Write out again every line from the start of the listing down through the line containing "Yamaha Jog RR Negra Preparada", keeping each one word for word. Leave the pictures out of your answer.

Brief text snippets from websites:
********
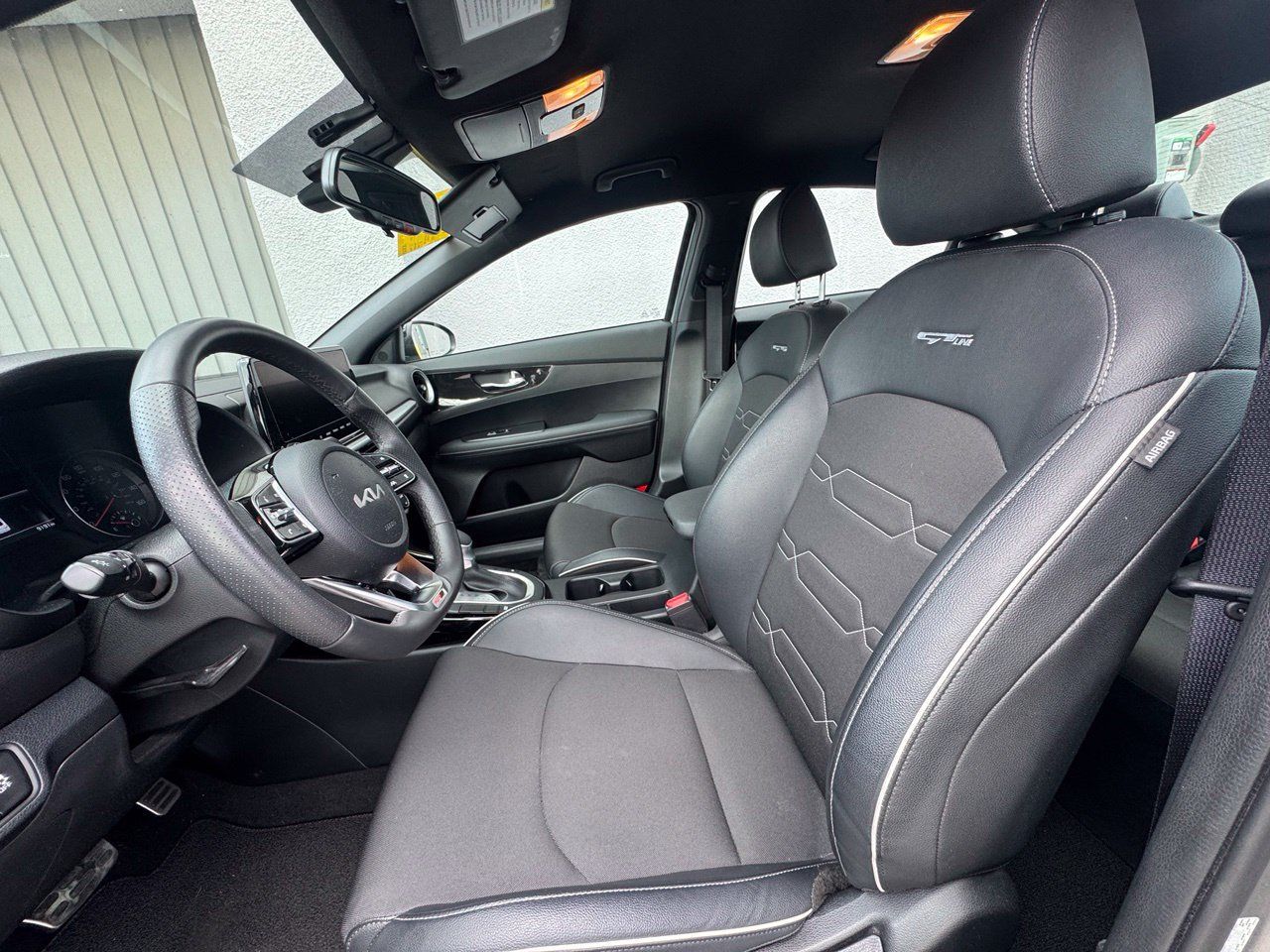 Used 2024 Kia Forte GT-Line FWD image 6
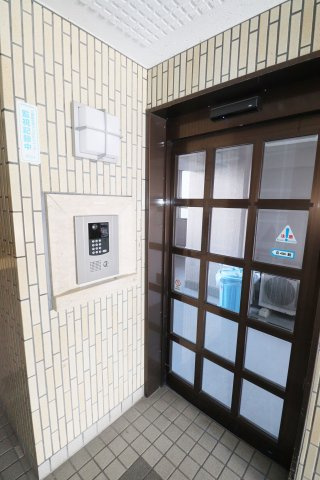 スタジオーネ郡山のエントランス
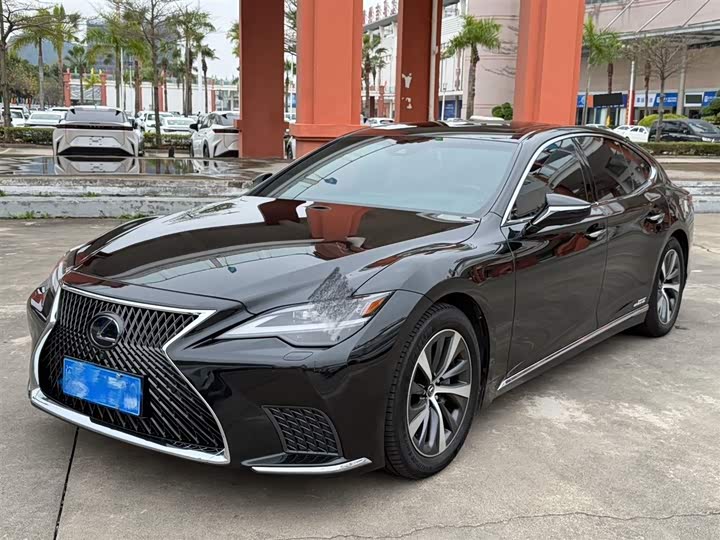 Фото 5 - Lexus LS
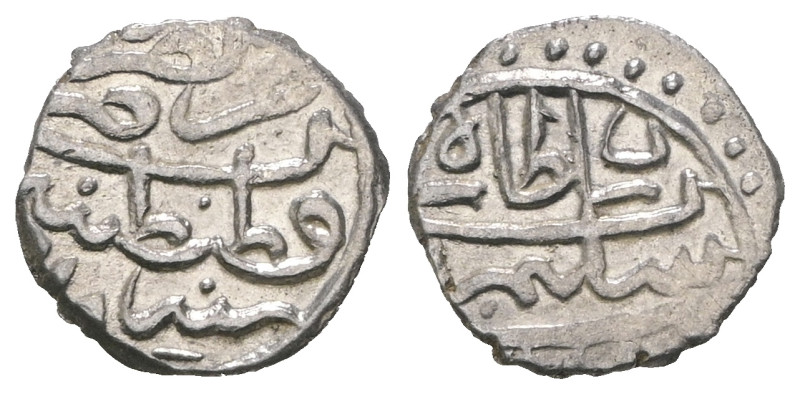 Islamic Coin. Weight 0,69 gr - Diameter 9 mm.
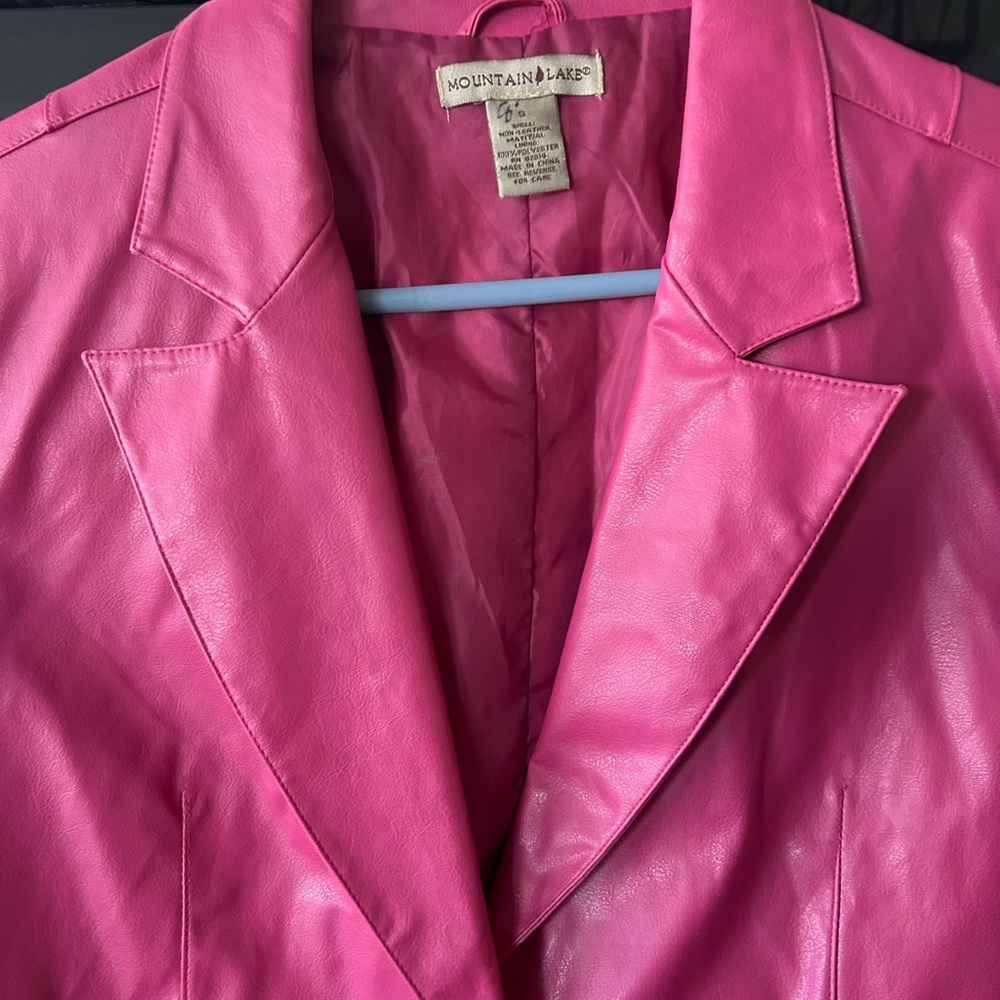 Women’s Blazer jacket Vegan Leather Pink Lined Fits M Barbiecore - Picture 3 of 13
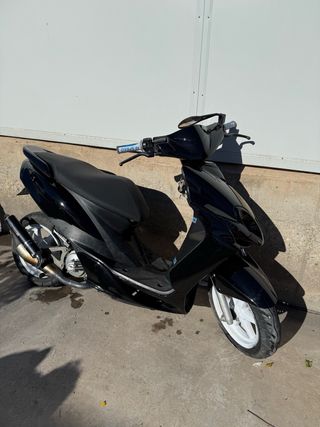 Yamaha Jog RR Negra Preparada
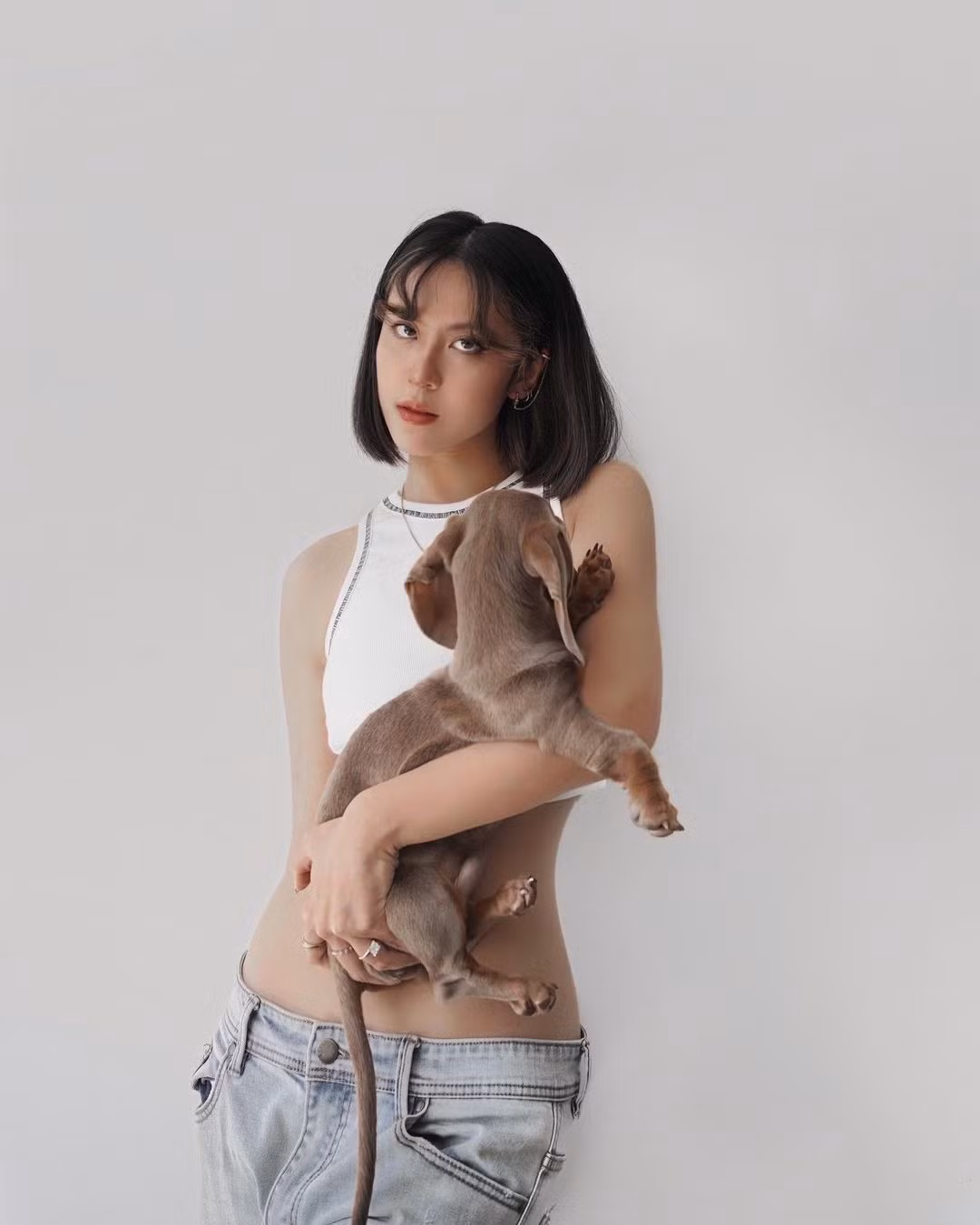 Sau khi tốt nghiệp chuyên ngành Y khoa, nàng rich kid 24 tuổi đã tự thành lập thương hiệu chăm sóc da của riêng mình mang tên Zyu Skincare vào năm 2020. Ảnh: Tổng hợp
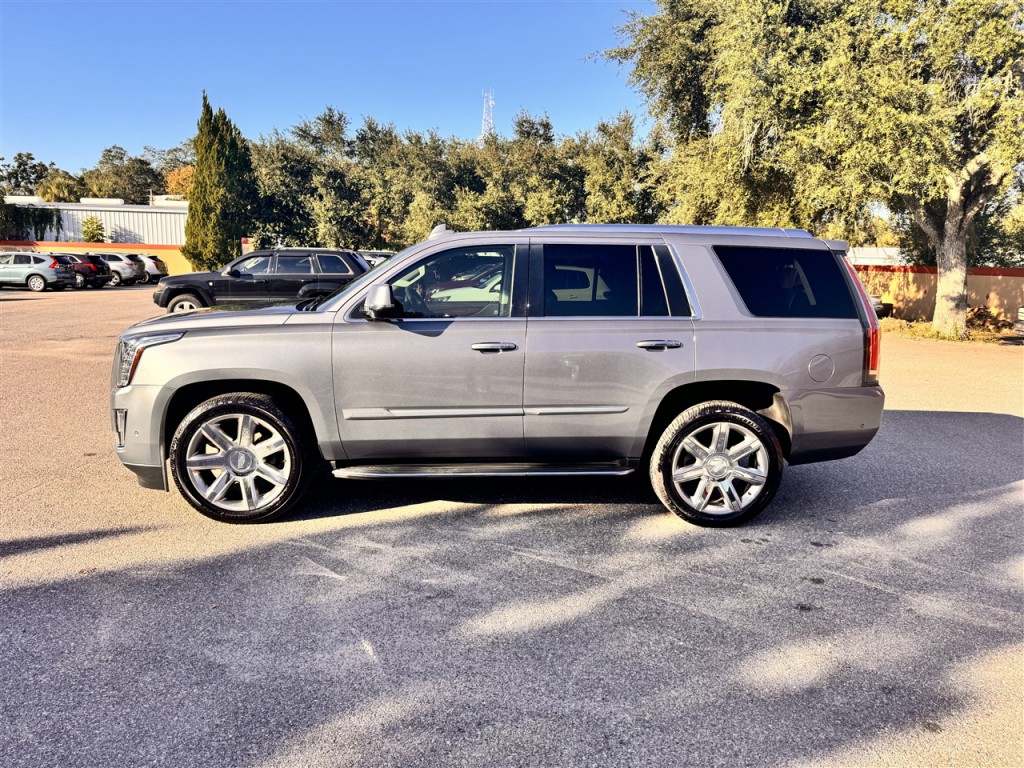 2018 Cadillac Escalade Image 2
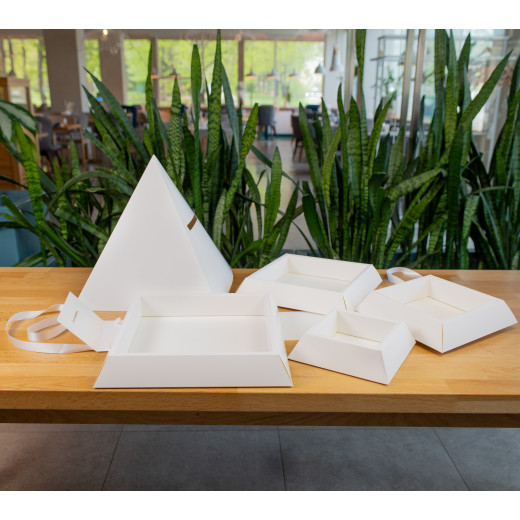 Коробка Пирамида белая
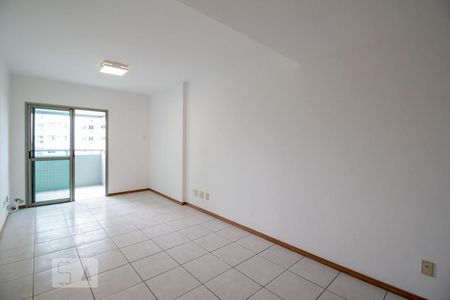 Sala de apartamento para alugar com 2 quartos, 90m² em Barra da Tijuca, Rio de Janeiro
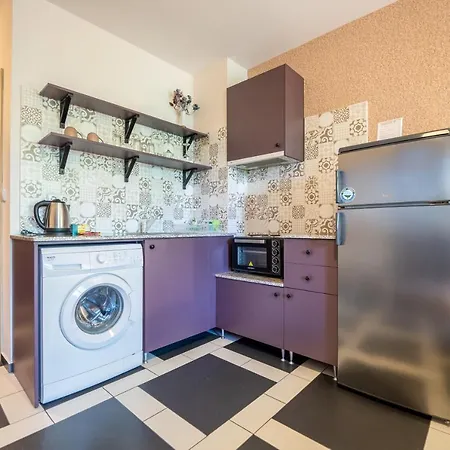 Spacious In The Heart Of Studentski Grad Lejlighed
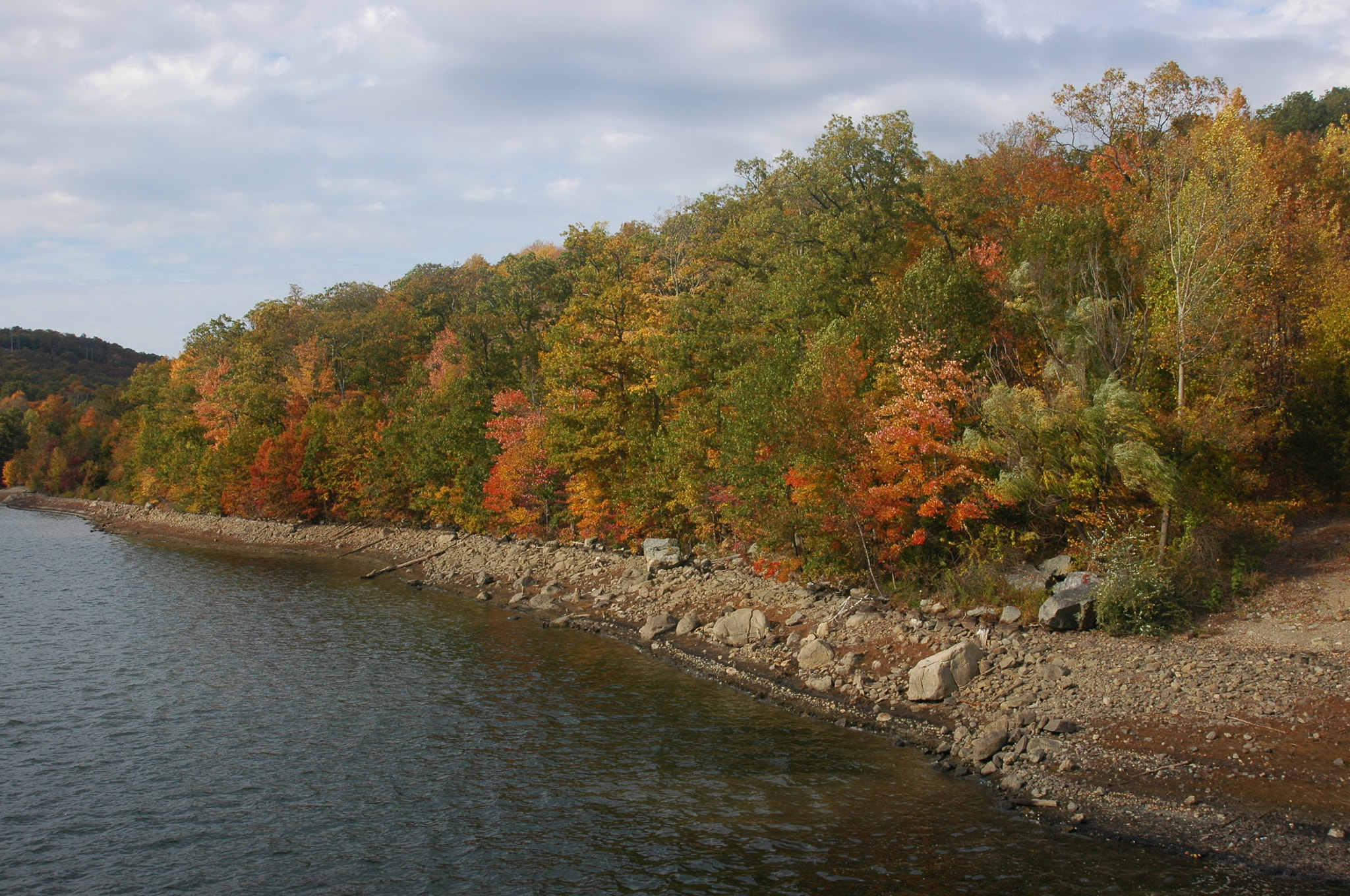 Nikon D70s + AF Zoom-Nikkor 24-120mm f/3.5-5.6D IF sample photo. Fall colors photography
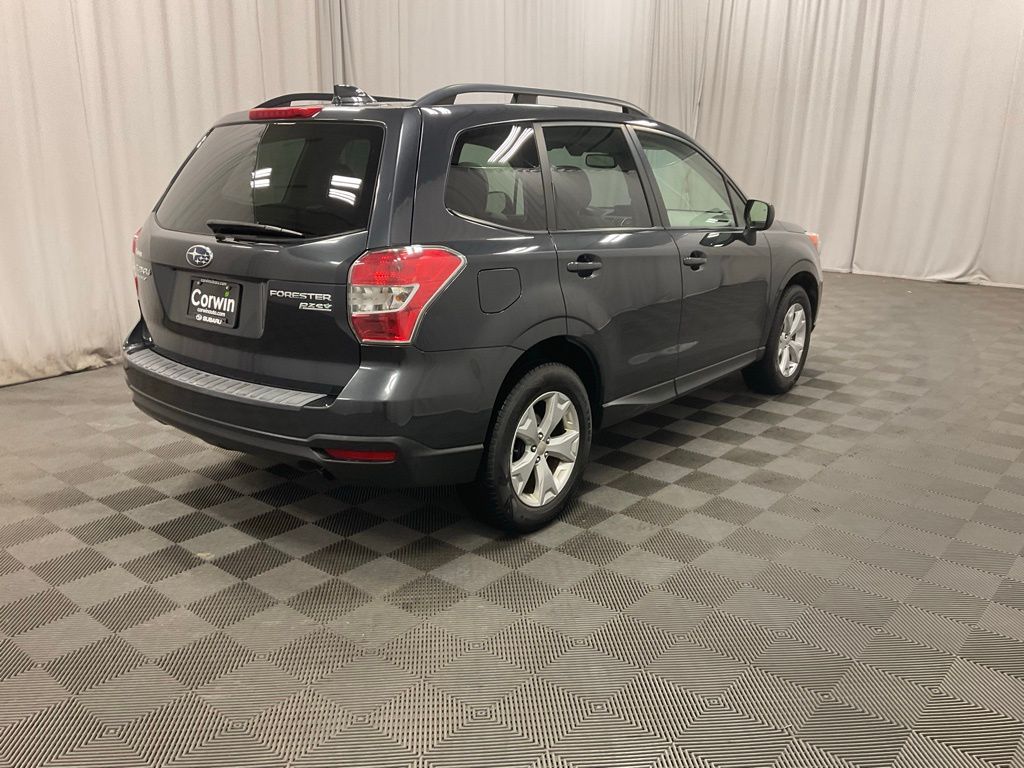 Used 2016 Subaru Forester i Premium with VIN JF2SJAFC7GH511733 for sale in Moorhead, MN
********
* _Response below_
 Used 2024 Kia Forte GT-Line FWD image 6
 スタジオーネ郡山のエントランス
 Фото 5 - Lexus LS
 Islamic Coin. Weight 0,69 gr - Diameter 9 mm.
 Women’s Blazer jacket Vegan Leather Pink Lined Fits M Barbiecore - Picture 3 of 13
 Yamaha Jog RR Negra Preparada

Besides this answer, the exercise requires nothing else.